AFST (Allegheny Family Screening Tool)

Launched in August 2016, the AFST is a predictive risk model designed by New Zealand researchers and implemented through independent corporate strategists in Allegheny County, Pennsylvania, replacing a system that relied on human decision-making with one that rigidly adheres to algorithmic rules and sidelines social work professionals. AFST uses data graded along a risk/severity continuum to determine whether a family will be investigated for child abuse by a country social worker. After implementation, the AFST has proved to be inaccurate at best and biased at worst. Its algorithm equates symptoms of poverty with those of child abuse: “A quarter of the predictive variables in the AFST are direct measures of poverty: they track use of means-tested programs such as TANF, Supplemental Security Income, SNAP, and county medical assistance” (156). The AFST’s illogical framework built bias directly into its own dataset.

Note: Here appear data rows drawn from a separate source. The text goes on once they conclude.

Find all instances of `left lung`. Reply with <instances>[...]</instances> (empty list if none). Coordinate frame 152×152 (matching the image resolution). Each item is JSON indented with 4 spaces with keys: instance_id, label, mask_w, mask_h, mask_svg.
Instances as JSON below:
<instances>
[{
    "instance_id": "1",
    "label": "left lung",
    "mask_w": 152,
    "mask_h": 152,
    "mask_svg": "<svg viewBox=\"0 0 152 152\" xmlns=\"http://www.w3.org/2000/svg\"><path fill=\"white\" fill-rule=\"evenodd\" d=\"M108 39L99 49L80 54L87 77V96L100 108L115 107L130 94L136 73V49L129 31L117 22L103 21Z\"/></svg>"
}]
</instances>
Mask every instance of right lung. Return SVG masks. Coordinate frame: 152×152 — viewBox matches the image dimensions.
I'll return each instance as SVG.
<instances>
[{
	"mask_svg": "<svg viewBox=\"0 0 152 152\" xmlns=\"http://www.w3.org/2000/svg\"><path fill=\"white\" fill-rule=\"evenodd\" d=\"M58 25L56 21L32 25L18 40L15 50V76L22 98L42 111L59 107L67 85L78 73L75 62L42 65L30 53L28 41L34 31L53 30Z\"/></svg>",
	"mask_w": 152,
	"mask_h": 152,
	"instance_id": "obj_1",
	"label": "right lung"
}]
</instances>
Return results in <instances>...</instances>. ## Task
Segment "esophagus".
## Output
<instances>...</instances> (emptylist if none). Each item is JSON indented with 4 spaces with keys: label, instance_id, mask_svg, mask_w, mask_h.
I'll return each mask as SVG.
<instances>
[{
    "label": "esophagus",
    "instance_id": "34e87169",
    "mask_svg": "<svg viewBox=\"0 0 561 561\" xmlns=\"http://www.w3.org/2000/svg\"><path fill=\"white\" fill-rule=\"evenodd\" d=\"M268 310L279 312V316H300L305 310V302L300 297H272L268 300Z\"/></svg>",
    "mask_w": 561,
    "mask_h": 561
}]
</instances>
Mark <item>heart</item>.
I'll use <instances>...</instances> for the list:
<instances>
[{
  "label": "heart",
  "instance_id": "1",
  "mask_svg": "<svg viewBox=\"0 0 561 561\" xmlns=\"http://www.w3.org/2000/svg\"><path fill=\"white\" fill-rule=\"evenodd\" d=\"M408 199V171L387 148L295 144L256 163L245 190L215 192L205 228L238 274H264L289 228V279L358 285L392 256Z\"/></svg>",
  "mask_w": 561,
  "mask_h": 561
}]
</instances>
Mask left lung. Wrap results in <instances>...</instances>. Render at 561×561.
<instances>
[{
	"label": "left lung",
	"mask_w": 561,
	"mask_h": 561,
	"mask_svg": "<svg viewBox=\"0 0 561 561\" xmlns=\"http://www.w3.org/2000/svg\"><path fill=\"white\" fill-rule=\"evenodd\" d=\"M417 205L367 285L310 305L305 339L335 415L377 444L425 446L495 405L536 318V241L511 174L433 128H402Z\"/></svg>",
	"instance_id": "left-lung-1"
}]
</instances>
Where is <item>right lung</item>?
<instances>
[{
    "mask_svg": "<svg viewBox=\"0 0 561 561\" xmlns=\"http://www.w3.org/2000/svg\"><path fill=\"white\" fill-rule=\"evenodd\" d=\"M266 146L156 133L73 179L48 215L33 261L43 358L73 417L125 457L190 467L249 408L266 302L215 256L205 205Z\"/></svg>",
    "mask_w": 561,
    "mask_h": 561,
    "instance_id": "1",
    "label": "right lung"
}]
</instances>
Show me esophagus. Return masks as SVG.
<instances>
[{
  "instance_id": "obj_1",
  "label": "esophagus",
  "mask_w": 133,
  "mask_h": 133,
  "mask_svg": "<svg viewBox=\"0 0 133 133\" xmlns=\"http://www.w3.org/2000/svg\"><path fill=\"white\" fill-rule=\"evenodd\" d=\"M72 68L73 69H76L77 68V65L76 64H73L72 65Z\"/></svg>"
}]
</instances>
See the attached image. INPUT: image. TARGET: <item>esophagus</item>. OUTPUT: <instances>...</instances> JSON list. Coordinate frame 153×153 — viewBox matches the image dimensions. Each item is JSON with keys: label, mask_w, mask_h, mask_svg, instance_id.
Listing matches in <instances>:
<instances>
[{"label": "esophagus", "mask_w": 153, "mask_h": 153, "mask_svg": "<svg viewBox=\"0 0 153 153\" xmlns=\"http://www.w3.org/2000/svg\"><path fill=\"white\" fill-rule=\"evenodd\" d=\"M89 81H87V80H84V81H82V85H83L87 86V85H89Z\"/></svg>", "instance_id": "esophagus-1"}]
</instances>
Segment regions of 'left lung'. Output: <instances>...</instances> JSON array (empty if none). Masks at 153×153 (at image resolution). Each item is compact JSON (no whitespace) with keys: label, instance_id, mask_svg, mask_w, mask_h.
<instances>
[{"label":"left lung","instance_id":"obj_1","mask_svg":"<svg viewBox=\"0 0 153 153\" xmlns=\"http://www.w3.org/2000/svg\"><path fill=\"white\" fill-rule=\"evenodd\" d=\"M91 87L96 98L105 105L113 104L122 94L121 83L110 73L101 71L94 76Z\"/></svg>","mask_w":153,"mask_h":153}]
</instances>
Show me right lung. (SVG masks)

Coordinated entry system (CES)

Los Angeles’s automated welfare system collects, stores, shares, catalogs, classifies, and ranks numerically information about the unhoused. Designed to triage those with immediate need of housing, CES should be “a standardized intake process to reduce waste, redundancy, and double-dipping across agencies” (85), but in practice it often comes up short and is difficult to navigate. Moreover, CES poses a threat to the people it claims to be trying to help because it so deeply invades individuals’ privacy.